• Activity
Please restate the data below word for word, omitting all images.

• Short text fragments from websites
▬▬▬▬▬▬▬▬▬▬

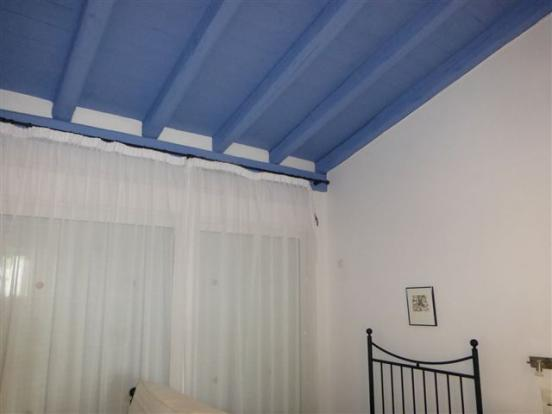 painted ceiling in one of the bedrooms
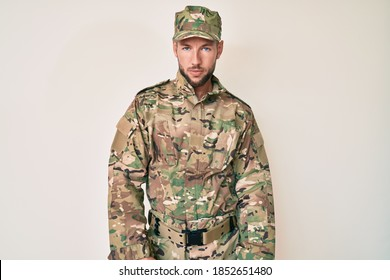 Young caucasian man wearing camouflage army uniform looking sleepy and tired, exhausted for fatigue and hangover, lazy eyes in the morning.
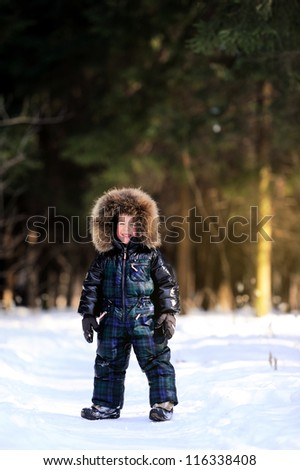 Happy child is in a winter forest. Sunny day and a lot of snow.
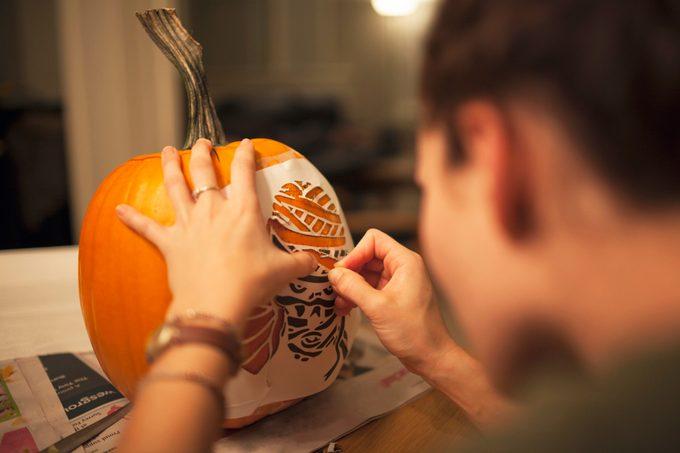 young woman stenciling a pumpkin
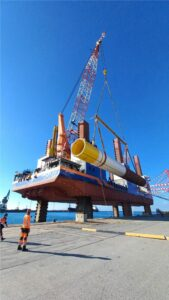 A photo of the MPI Resolution vessel loading a monopile for the Taranto offshore wind farm in Italy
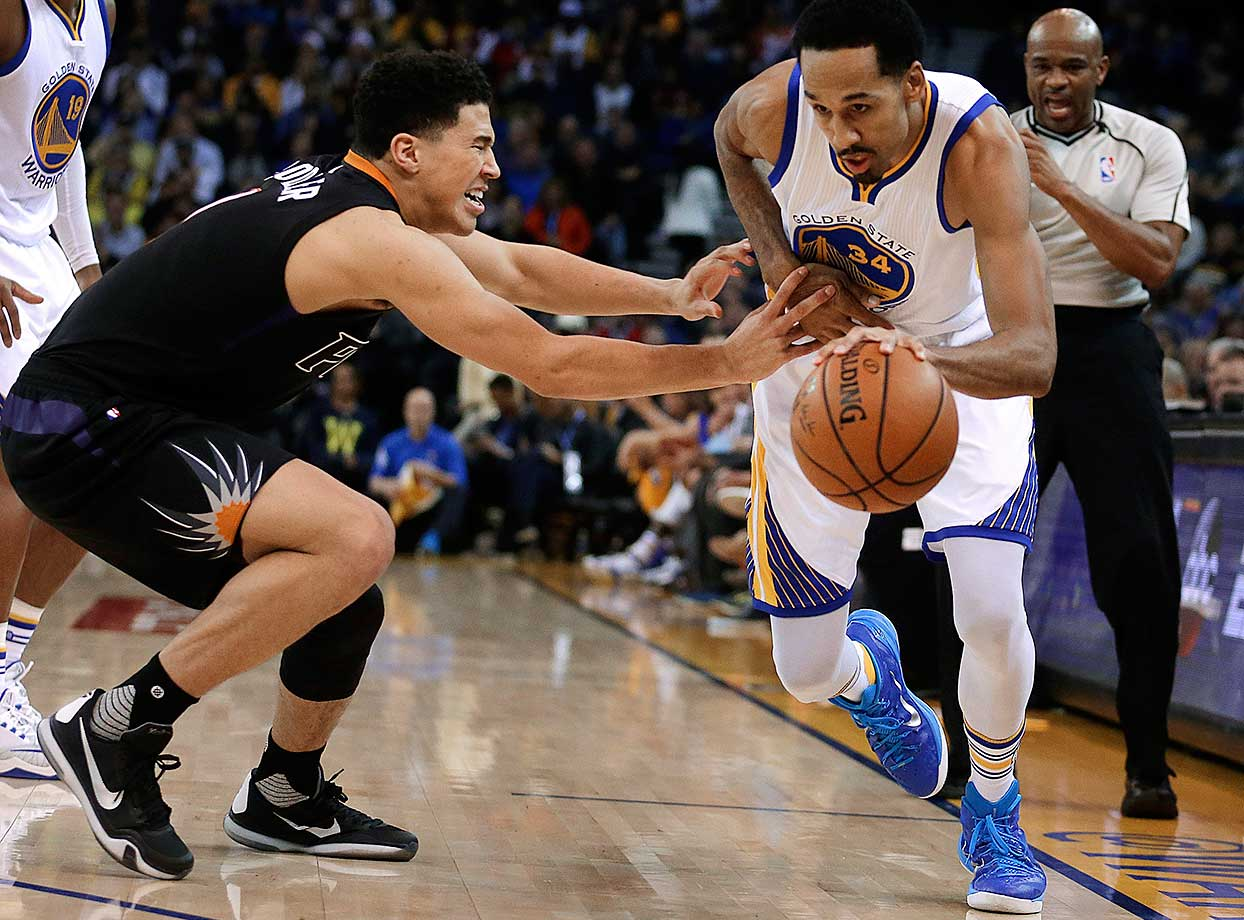 Shaun Livingston drives the ball against Devin Booker of the Phoenix Suns.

▬▬▬▬▬▬▬▬▬▬

• Worked solution
 painted ceiling in one of the bedrooms
 Young caucasian man wearing camouflage army uniform looking sleepy and tired, exhausted for fatigue and hangover, lazy eyes in the morning.
 Happy child is in a winter forest. Sunny day and a lot of snow.
 young woman stenciling a pumpkin
 A photo of the MPI Resolution vessel loading a monopile for the Taranto offshore wind farm in Italy
 Shaun Livingston drives the ball against Devin Booker of the Phoenix Suns.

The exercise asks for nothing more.